CONSIGNE DONNÉE A = Présentez sous forme de tableau Markdown les lignes des enregistrements comprises entre celle qui contient « Is the white » et la fin des enregistrements, ces deux bornes incluses. Utilisez deux colonnes intitulées « N° » et « Ligne », et omettez les lignes vides ainsi que les images.

TEXTE CITÉ =
+++

Québec solidaire devrait bientôt vivre son karma et aller à la rencontre des régions du Québec, tel que promis. J’espère pour eux qu’ils savent ce qu’ils font, parce qu’ils vont se faire ravaler leur taxe orange sur les pick-up neufs, et ça va sortir assez dru d’après moi.

Il y en a en calvaisse, là-bas, des « véhicules énergivores », comme ils les appellent si cérémonieusement.

Par charité chrétienne, et pour ménager ces Montréalais pur jus et leurs apparentés, je n’ose pas vous écrire ce que mes cousins du Lac-Saint-Jean doivent penser de Québec solidaire (QS) et de leur taxe.

Dans l’état actuel des choses, ils ont des chances de trouver leur petite virée régionale assez inconfortable.

Ce n’est pas une fin de semaine en Outaouais, avec un kayak sur le toit d’un véhicule de Communauto, qui fait de vous un connaisseur du Québec profond.

Cela exprimé, je comprends très bien que la mathématique électorale impose cette tournée. QS parle de « déplafonner » sa performance en région. Bonne idée, autrement ils colleront au plafond bas, et se taperont une dépression atmosphérique.

Avant les dernières élections, avec leur élue dans Rouyn-Noranda–Témiscamingue, ils ont probablement eu l’impression que ça perçait à l’extérieur de Montréal, qu’ils l’avaient pogné, l’affaire.

Mais ça n’a pas fait long feu. Émilise Lessard-Therrien s’est fait battre en novembre dernier, et QS lèche encore ses plaies, dérouté, même s’il a conservé Sherbrooke, qui ne fait pas trop régional, si vous voulez mon opinion.

Désolant, parce qu’elle était probablement la seule dans ce parti à avoir déjà vu, de ses yeux vu, à quoi ressemblait un quatre-roues (VTT).

Il faut être déconnecté en maudit, et trop urbain, pour proposer une surtaxe sur les pick-up. En fait, dans les perceptions, on s’est en quelque sorte attaqué au mode de vie des régionaux. On les a pris de haut, parce qu’on connaît la vérité nous autres, magnifiques citadins !

+++

DONNÉES DE L'EXERCICE =
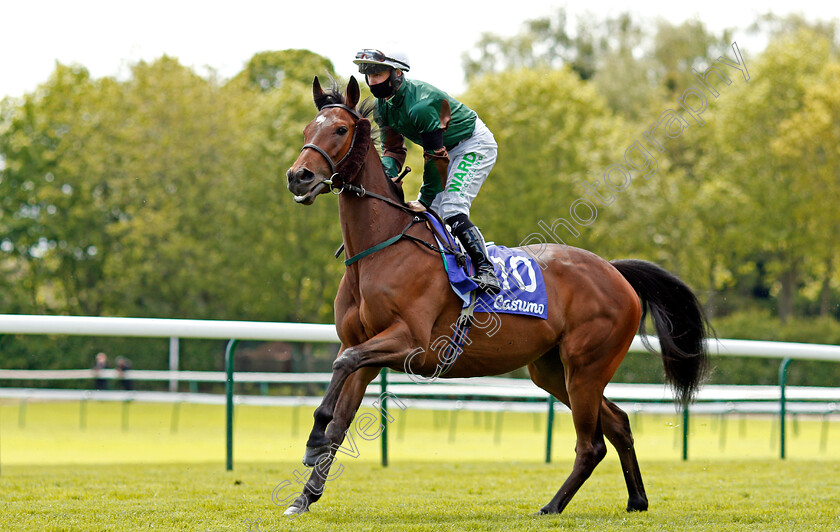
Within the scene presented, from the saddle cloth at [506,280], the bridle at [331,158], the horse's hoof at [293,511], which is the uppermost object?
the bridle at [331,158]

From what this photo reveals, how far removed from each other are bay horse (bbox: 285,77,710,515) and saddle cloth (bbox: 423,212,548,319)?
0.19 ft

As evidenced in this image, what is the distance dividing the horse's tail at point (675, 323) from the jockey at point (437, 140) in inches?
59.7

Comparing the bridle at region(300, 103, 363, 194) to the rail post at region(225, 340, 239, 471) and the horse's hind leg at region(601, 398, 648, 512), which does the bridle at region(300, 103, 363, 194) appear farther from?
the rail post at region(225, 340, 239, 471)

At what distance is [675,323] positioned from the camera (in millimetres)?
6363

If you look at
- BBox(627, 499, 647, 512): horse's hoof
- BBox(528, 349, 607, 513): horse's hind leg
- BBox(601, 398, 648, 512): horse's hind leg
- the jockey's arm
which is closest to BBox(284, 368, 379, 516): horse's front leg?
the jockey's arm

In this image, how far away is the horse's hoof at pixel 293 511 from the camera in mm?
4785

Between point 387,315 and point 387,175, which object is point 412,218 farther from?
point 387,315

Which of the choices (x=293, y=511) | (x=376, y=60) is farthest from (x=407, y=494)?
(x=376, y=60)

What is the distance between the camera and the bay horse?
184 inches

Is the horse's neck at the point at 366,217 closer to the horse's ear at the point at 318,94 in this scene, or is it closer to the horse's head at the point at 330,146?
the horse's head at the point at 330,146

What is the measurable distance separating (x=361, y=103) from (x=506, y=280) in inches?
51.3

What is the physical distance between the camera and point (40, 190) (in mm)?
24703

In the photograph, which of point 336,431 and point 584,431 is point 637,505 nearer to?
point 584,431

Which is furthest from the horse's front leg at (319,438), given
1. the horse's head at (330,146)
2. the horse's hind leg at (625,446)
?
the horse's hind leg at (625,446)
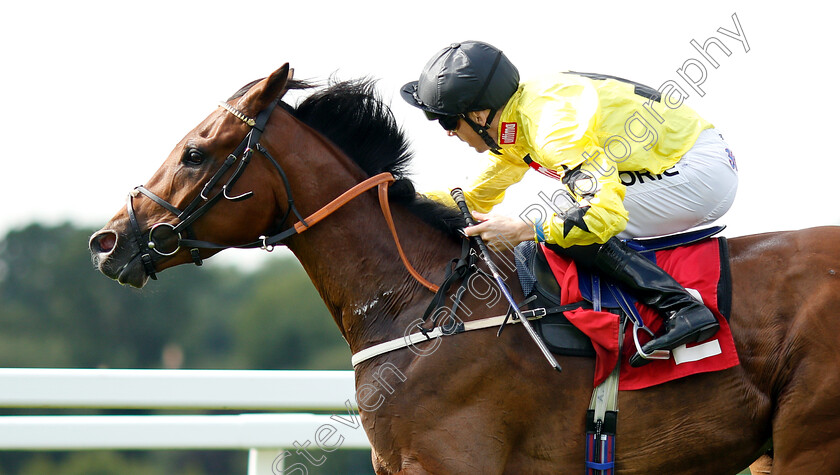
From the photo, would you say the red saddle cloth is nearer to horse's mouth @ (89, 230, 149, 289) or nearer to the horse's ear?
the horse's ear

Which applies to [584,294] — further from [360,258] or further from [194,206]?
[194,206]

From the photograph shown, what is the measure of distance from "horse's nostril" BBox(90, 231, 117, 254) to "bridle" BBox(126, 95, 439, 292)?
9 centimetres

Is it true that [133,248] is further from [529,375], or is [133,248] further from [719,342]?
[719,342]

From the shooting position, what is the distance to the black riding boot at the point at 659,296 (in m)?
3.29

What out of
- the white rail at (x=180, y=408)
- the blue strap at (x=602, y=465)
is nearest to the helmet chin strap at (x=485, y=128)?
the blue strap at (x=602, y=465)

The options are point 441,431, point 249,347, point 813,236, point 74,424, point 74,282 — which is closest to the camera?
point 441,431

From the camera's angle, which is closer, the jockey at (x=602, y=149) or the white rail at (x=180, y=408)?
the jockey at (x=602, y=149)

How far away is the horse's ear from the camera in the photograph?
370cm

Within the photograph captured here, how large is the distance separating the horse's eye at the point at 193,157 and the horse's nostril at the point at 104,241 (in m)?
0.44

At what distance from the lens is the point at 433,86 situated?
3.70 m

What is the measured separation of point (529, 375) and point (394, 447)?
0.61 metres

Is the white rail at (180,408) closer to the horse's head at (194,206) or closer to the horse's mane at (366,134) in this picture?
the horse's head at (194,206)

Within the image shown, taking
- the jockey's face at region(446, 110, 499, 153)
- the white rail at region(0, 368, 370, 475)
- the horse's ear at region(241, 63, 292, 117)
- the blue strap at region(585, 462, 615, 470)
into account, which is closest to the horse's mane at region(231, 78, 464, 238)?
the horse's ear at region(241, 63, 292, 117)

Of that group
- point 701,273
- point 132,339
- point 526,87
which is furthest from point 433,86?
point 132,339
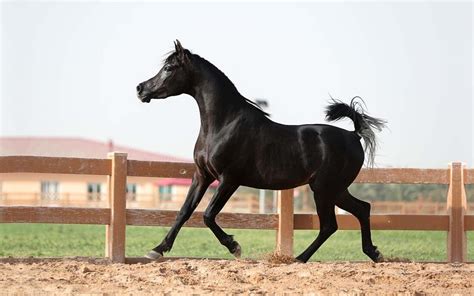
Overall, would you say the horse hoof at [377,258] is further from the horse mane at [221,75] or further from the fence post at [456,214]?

+++

CONSIGNE DONNÉE B = Retranscrivez à l'identique le passage de la chronique sur Québec solidaire situé entre « Il y en a en » et « du Québec profond. », inclus.

RÉPONSE COMPLÈTE A =
| N° | Ligne |
|---|---|
| 1 | Is the white rail at (180,408) closer to the horse's head at (194,206) or closer to the horse's mane at (366,134) in this picture? |
| 2 | the horse's head at (194,206) |
| 3 | Within the image shown, taking |
| 4 | - the jockey's face at region(446, 110, 499, 153) |
| 5 | - the white rail at region(0, 368, 370, 475) |
| 6 | - the horse's ear at region(241, 63, 292, 117) |
| 7 | - the blue strap at region(585, 462, 615, 470) |
| 8 | into account, which is closest to the horse's mane at region(231, 78, 464, 238)? |
| 9 | the horse's ear at region(241, 63, 292, 117) |
| 10 | Of that group |
| 11 | - point 701,273 |
| 12 | - point 132,339 |
| 13 | - point 526,87 |
| 14 | which is furthest from point 433,86? |
| 15 | point 132,339 |
| 16 | Overall, would you say the horse hoof at [377,258] is further from the horse mane at [221,75] or further from the fence post at [456,214]? |

RÉPONSE COMPLÈTE B =
Il y en a en calvaisse, là-bas, des « véhicules énergivores », comme ils les appellent si cérémonieusement.

Par charité chrétienne, et pour ménager ces Montréalais pur jus et leurs apparentés, je n’ose pas vous écrire ce que mes cousins du Lac-Saint-Jean doivent penser de Québec solidaire (QS) et de leur taxe.

Dans l’état actuel des choses, ils ont des chances de trouver leur petite virée régionale assez inconfortable.

Ce n’est pas une fin de semaine en Outaouais, avec un kayak sur le toit d’un véhicule de Communauto, qui fait de vous un connaisseur du Québec profond.